Oil to open 2018 stuck amid thirst to grow, wary investors

Oil to open 2018 stuck between thirst to grow, wary investors copy

Bloomberg

Investor exhaustion with poor returns from the oil and gas industry may mean less financing to expand the US shale boom next year, and less of a drive for consolidation.
After nearing a record in 2016, equity issues from US oil and gas companies are on pace for an eight-year low this year, amid doubts about the stability of the rally in global crude prices. Mergers and acquisitions and initial public offerings got off to a strong start but petered out as the year wore on.
While explorers including Anadarko Petroleum Corp. and ConocoPhillips have preached the need for fiscal discipline, investors remain skeptical, said Bobby Tudor, chairman of Houston-based investment bank Tudor Pickering Holt & Co. That’s tightened the flow of new money into the industry, and it’s likely to chill deal-making as buyers and sellers alike wait for stock prices to rebound.
“You’ve had a decoupling, where the companies have not followed oil prices higher, and the investor apathy has been stunning,” Tudor said in a telephone interview.
“What investors are saying is that as soon as oil peaks its
nose above the parapet of $60 a barrel, the switch will go on
and all those drilling rigs will go back to work.”
West Texas Intermediate crude futures steadied just above $57 a barrel, up almost 7 percent for the year, as traders digested last week’s decision by the Organization of the Petroleum Exporting Countries and other producers to extend supply curbs through 2018.
Still, as prices rise, so do investor fears that shale dril-
lers — companies used to emphasising growth above all
else — will refocus on boosting production.
The S&P 500 Energy Index is down 7.5 percent for 2017. It’s a sign of the skepticism that has rippled through capital markets all year. US energy stock issues topped $41 billion last year, as explorers including Anadarko, Devon Energy Corp. and Concho Resources Inc. looked to shore up finances amid weak oil
prices or to fund expansion into new shale plays. This year, offerings are down by half, at $19.9 billion. The number of issues is down as well, from 110 last year to 63 so far in 2017.
The industry has turned instead to debt financing, with high-yield energy bond issues almost doubling this year to more than $50 billion, according to data compiled by Bloomberg.
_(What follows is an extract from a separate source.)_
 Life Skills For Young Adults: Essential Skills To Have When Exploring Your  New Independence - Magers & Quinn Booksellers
The bond numbers were inflated somewhat by a series of refinancing deals by top drillers,
as well as a bevy of issues by pipeline companies.
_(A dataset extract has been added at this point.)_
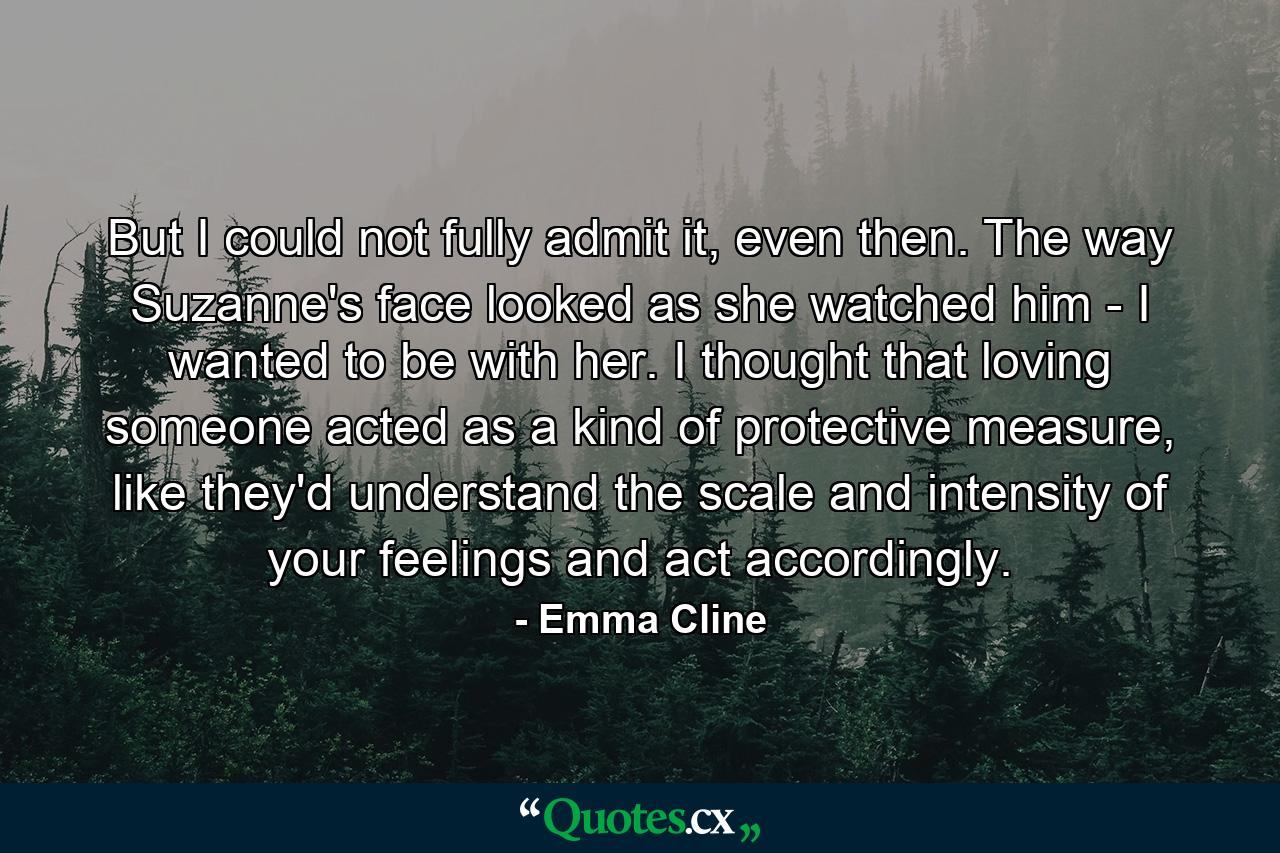 But I could not fully admit it, even then. The way Suzanne's face looked as she watched him - I wanted to be with her. I thought that loving someone acted as a kind of protective measure, like they'd understand the scale and intensity of your feelings and act accordingly. - Quote by Emma Cline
Initial public offerings by US oil and gas companies climbed in 2017, dominated by spinoffs of pipeline and infrastructure divisions by the likes of Hess Corp. and BP Plc. Still, IPOs trailed off in the second half of the year, with only one new issue so far in the fourth quarter — by Houston-based oilfield water-management business AQTWM Inc.
M&A followed the same
pattern, surging early on as explorers shelled out billions
for acreage in shale plays like
the Permian Basin in West
Texas and New Mexico. Activity tailed off as pessimism spread among investors.
Would-be buyers found their stock prices no longer an attractive currency to finance deals, and sellers were unhappy with the offers they received, although private equity-backed transactions picked up some of the slack.
That’s unlikely to change any time soon, said Tudor. With equity markets now focused on share buybacks, dividends and other returns, there’s less appetite for acquisitions that simply grow a company’s inventory of wells to drill, he said. Investors will need to see two to three quarters of fiscal discipline and growing cash flows before the climate shifts, he predicted.
“The equity window is closed,” Tudor said. “The market is basically saying, ‘No, I’d rather you grow less and actually give me back some money.”